- CHALLENGE -
Copy every one of the items below word for word.

- Some items -
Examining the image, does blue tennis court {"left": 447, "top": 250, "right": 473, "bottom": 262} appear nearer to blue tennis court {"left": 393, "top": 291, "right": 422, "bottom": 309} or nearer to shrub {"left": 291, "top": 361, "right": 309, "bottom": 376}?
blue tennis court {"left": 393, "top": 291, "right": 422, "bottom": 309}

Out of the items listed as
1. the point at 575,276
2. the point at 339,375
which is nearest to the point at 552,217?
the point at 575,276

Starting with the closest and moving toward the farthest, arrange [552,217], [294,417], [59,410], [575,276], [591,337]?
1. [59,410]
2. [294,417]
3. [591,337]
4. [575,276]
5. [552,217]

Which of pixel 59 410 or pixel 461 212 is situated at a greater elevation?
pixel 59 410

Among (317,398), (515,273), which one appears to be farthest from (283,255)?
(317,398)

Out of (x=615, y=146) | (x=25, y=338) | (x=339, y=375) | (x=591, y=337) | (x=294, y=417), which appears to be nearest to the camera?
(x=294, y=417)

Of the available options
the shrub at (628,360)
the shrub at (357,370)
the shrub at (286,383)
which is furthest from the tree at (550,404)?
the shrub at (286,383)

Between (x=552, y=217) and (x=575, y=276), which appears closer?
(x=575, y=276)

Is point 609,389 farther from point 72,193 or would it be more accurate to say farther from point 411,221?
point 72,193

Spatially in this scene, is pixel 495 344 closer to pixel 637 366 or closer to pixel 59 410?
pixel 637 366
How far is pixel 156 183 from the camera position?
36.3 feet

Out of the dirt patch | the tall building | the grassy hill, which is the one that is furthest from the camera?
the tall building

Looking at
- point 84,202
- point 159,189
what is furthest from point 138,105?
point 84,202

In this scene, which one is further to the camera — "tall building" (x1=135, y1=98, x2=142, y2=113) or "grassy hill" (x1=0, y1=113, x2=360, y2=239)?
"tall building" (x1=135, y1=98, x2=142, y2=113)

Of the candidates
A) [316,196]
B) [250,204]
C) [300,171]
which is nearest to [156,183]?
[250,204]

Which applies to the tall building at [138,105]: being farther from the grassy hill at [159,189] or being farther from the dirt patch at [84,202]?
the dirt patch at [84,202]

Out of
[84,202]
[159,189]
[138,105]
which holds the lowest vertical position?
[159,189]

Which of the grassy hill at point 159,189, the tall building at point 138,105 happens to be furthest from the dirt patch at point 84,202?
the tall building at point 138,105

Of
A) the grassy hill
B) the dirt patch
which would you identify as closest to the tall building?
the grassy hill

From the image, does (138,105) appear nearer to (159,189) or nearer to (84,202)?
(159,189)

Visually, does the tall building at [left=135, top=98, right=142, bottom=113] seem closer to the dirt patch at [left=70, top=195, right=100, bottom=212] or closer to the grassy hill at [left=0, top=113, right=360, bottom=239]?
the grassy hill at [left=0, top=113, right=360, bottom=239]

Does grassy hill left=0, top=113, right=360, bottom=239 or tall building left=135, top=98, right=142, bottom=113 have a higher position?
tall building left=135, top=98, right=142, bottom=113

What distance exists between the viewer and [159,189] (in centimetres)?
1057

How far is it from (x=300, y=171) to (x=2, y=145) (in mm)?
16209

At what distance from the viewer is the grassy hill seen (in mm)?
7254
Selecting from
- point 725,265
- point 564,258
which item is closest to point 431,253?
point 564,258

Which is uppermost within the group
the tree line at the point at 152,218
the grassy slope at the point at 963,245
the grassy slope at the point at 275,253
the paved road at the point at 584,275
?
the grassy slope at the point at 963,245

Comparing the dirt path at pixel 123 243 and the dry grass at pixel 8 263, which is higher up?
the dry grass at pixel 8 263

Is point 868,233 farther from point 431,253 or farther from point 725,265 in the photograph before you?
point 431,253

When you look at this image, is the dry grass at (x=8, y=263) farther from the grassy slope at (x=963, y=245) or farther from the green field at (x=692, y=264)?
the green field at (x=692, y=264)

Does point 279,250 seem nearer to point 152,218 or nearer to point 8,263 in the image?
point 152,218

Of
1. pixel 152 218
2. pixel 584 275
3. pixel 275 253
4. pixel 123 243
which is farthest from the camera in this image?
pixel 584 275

- TASK OUTPUT -
Examining the image, does blue tennis court {"left": 447, "top": 250, "right": 473, "bottom": 262} appear nearer to blue tennis court {"left": 393, "top": 291, "right": 422, "bottom": 309} or nearer to shrub {"left": 291, "top": 361, "right": 309, "bottom": 376}?
blue tennis court {"left": 393, "top": 291, "right": 422, "bottom": 309}

Out of the items listed as
1. the point at 575,276
2. the point at 339,375
which is nearest to the point at 552,217?
the point at 575,276

Starting with the closest and moving toward the farthest, arrange [552,217], [294,417], [59,410], [575,276], [591,337]?
1. [59,410]
2. [294,417]
3. [591,337]
4. [575,276]
5. [552,217]

Which of pixel 59 410 or pixel 461 212 is situated at a greater elevation?
pixel 59 410

Among (317,398), (515,273), which one appears to be farthest from (283,255)?
(317,398)

Out of (x=615, y=146) | (x=25, y=338) | (x=339, y=375) | (x=591, y=337) | (x=294, y=417), which appears to be nearest to the camera?
(x=294, y=417)

Of the available options
the shrub at (628,360)
the shrub at (357,370)
the shrub at (286,383)
which is furthest from the tree at (550,404)?
the shrub at (286,383)

Between (x=552, y=217) and (x=575, y=276), which appears closer?
(x=575, y=276)

Is point 609,389 farther from point 72,193 or would it be more accurate to say farther from point 411,221?
point 72,193

Spatially in this scene, is pixel 495 344 closer to pixel 637 366 or closer to pixel 59 410?
pixel 637 366
How far is pixel 156 183 from the camera position?
36.3 feet

Out of the dirt patch | the tall building | the grassy hill, which is the one that is furthest from the camera?
the tall building

Looking at
- point 84,202
- point 159,189
what is furthest from point 138,105?
point 84,202

In this scene, which one is further to the camera — "tall building" (x1=135, y1=98, x2=142, y2=113) or "grassy hill" (x1=0, y1=113, x2=360, y2=239)?
"tall building" (x1=135, y1=98, x2=142, y2=113)

Of the candidates
A) [316,196]
B) [250,204]
C) [300,171]
which is nearest to [156,183]?
[250,204]

Which applies to the tall building at [138,105]: being farther from the grassy hill at [159,189] or being farther from the dirt patch at [84,202]?
the dirt patch at [84,202]

Out of
[84,202]
[159,189]
[138,105]
which holds the lowest vertical position?
[159,189]

Which of the grassy hill at point 159,189, the tall building at point 138,105 happens to be furthest from the dirt patch at point 84,202?
the tall building at point 138,105

Of
A) the grassy hill
B) the dirt patch
which would you identify as closest to the tall building?
the grassy hill

From the image, does (138,105) appear nearer to (159,189) or nearer to (84,202)?
(159,189)

Visually, does the tall building at [left=135, top=98, right=142, bottom=113] seem closer to the dirt patch at [left=70, top=195, right=100, bottom=212] or closer to the grassy hill at [left=0, top=113, right=360, bottom=239]?
the grassy hill at [left=0, top=113, right=360, bottom=239]

Does grassy hill left=0, top=113, right=360, bottom=239 or tall building left=135, top=98, right=142, bottom=113 have a higher position?
tall building left=135, top=98, right=142, bottom=113

What distance exists between the viewer and [159,189] (in centimetres)?
1057

How far is it from (x=300, y=171) to (x=2, y=145) (in mm)?
16209

At what distance from the viewer is the grassy hill seen (in mm)?
7254
Selecting from
- point 725,265
- point 564,258
which item is closest to point 431,253?
point 564,258

Which is uppermost within the group
the tree line at the point at 152,218
the grassy slope at the point at 963,245
the grassy slope at the point at 275,253
the paved road at the point at 584,275
?
the grassy slope at the point at 963,245

Comparing the dirt path at pixel 123 243 and the dry grass at pixel 8 263, which is higher up?
the dry grass at pixel 8 263

Is point 868,233 farther from point 431,253 or farther from point 725,265 in the photograph before you?
point 431,253

When you look at this image, is the dry grass at (x=8, y=263) farther from the grassy slope at (x=963, y=245) or farther from the green field at (x=692, y=264)?
the green field at (x=692, y=264)

Does point 279,250 seem nearer to point 152,218 or nearer to point 8,263 in the image?
point 152,218

Of
1. pixel 152 218
2. pixel 584 275
3. pixel 275 253
4. pixel 123 243
which is farthest from the camera in this image?
pixel 584 275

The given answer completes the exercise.